11. The fluidic connector assembly claim 9, wherein the connector body further comprises a threaded bore and the nut comprises a central bore and a threaded exterior portion, wherein the threaded bore of the connector body is adapted to receive the threaded exterior portion of the nut, the central bore of the nut is adapted to receive the elongated tube, and the nut is further adapted to forcibly engage the flared end of the elongated tube to the spherical end portion of the seat.

12. The fluidic connector assembly claim 10, wherein the connector body further comprises a threaded bore and the nut comprises a central bore, a threaded exterior portion, a head portion, and an abutting face, wherein the threaded bore of the connector body is adapted to receive the threaded exterior portion of the nut, the central bore of the nut is adapted to receive the elongated tube, and the abutting face of the nut is adapted to engage the exterior face of the flared end of the elongated tube.

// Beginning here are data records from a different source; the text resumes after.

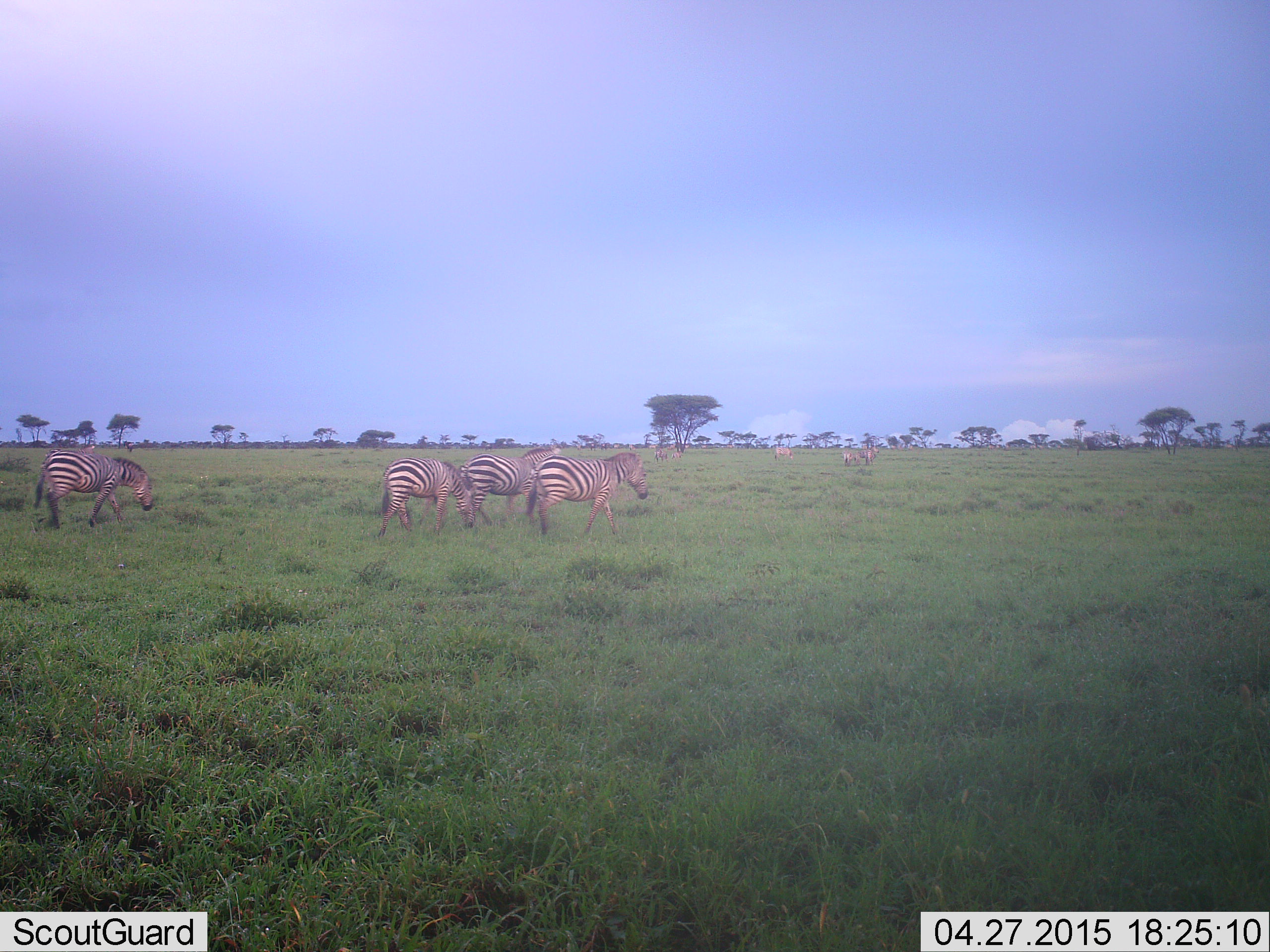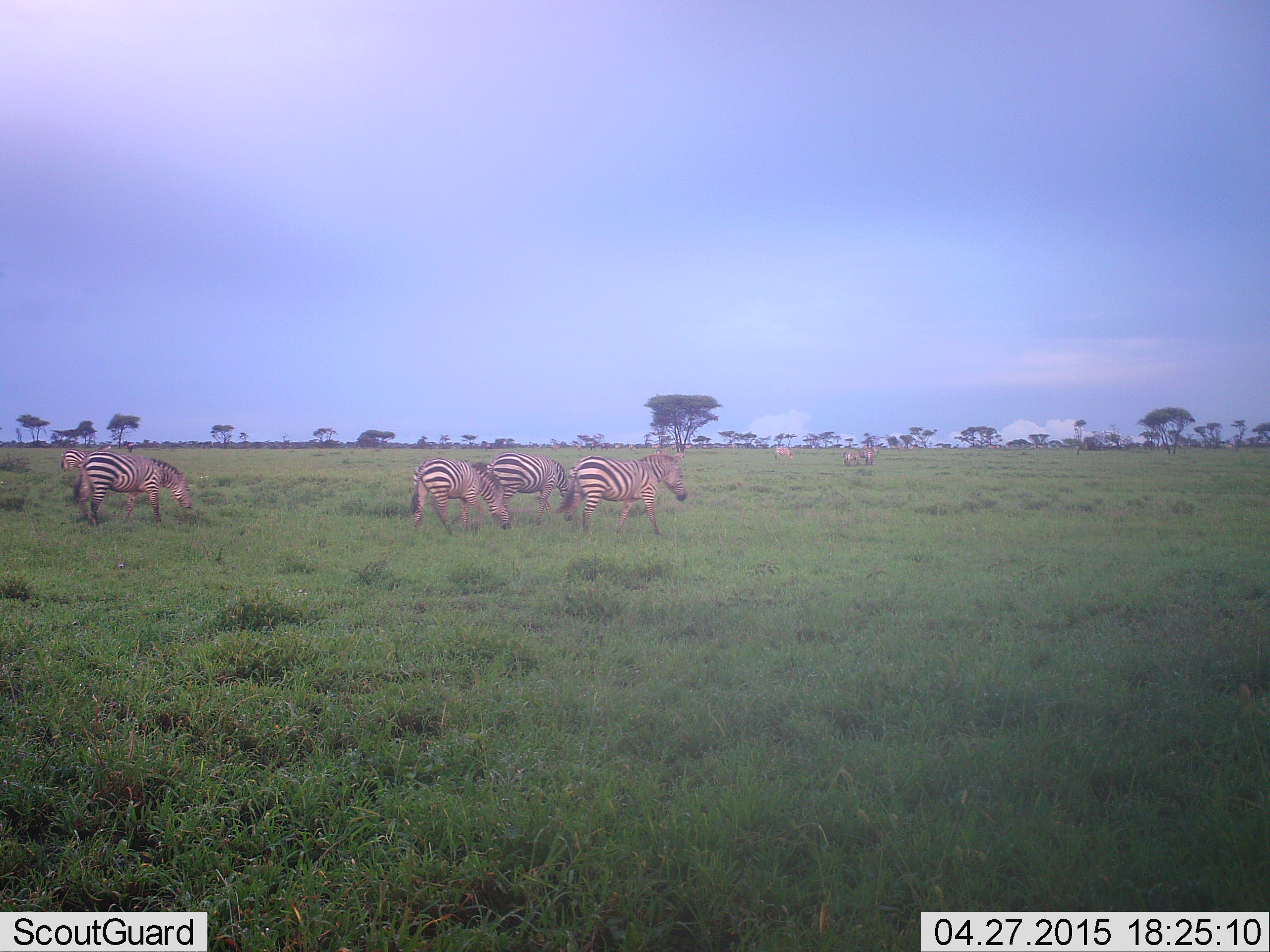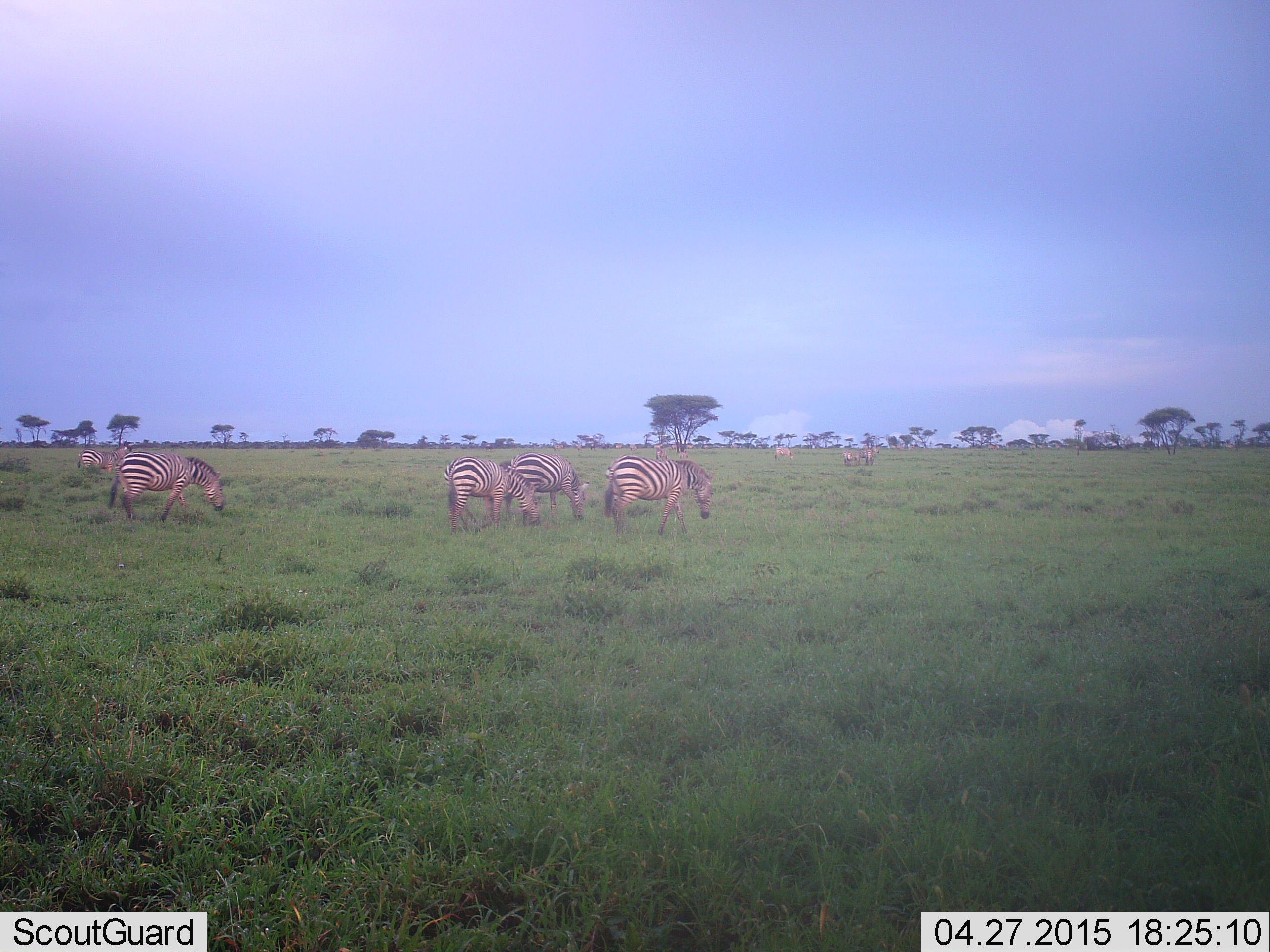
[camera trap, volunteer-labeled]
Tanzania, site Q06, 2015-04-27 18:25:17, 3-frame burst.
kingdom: Animalia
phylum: Chordata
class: Mammalia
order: Perissodactyla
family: Equidae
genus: Equus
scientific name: Equus quagga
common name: plains zebra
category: zebra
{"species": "zebra (plains zebra) (Equus quagga)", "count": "8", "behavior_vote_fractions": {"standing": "60%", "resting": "0%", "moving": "80%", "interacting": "0%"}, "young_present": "0%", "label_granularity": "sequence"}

13. The fluidic connector assembly claim 9, wherein the connector body forms a portion of a device.

14. The fluidic connector assembly claim 12, wherein the connector body forms a portion of a device.

15. The fluidic connector assembly claim 9, wherein the elongated tube is a brake tube.

16. The fluidic connector assembly claim 14, wherein the elongated tube is a brake tube.

17. A method for forming a substantially-rigid fluidic connection, comprising the steps of:

Providing a connector body having a seat with a spherical end portion,

Inserting an elongated tube having a flared end portion into the connector body,

Aligning the tube in relation to the fluidic connector within an annular range,

And inserting a nut into the connector body so as to forcibly engage the flared end of the elongated tube to the spherical end portion of the seat so as to form a fluidic seal.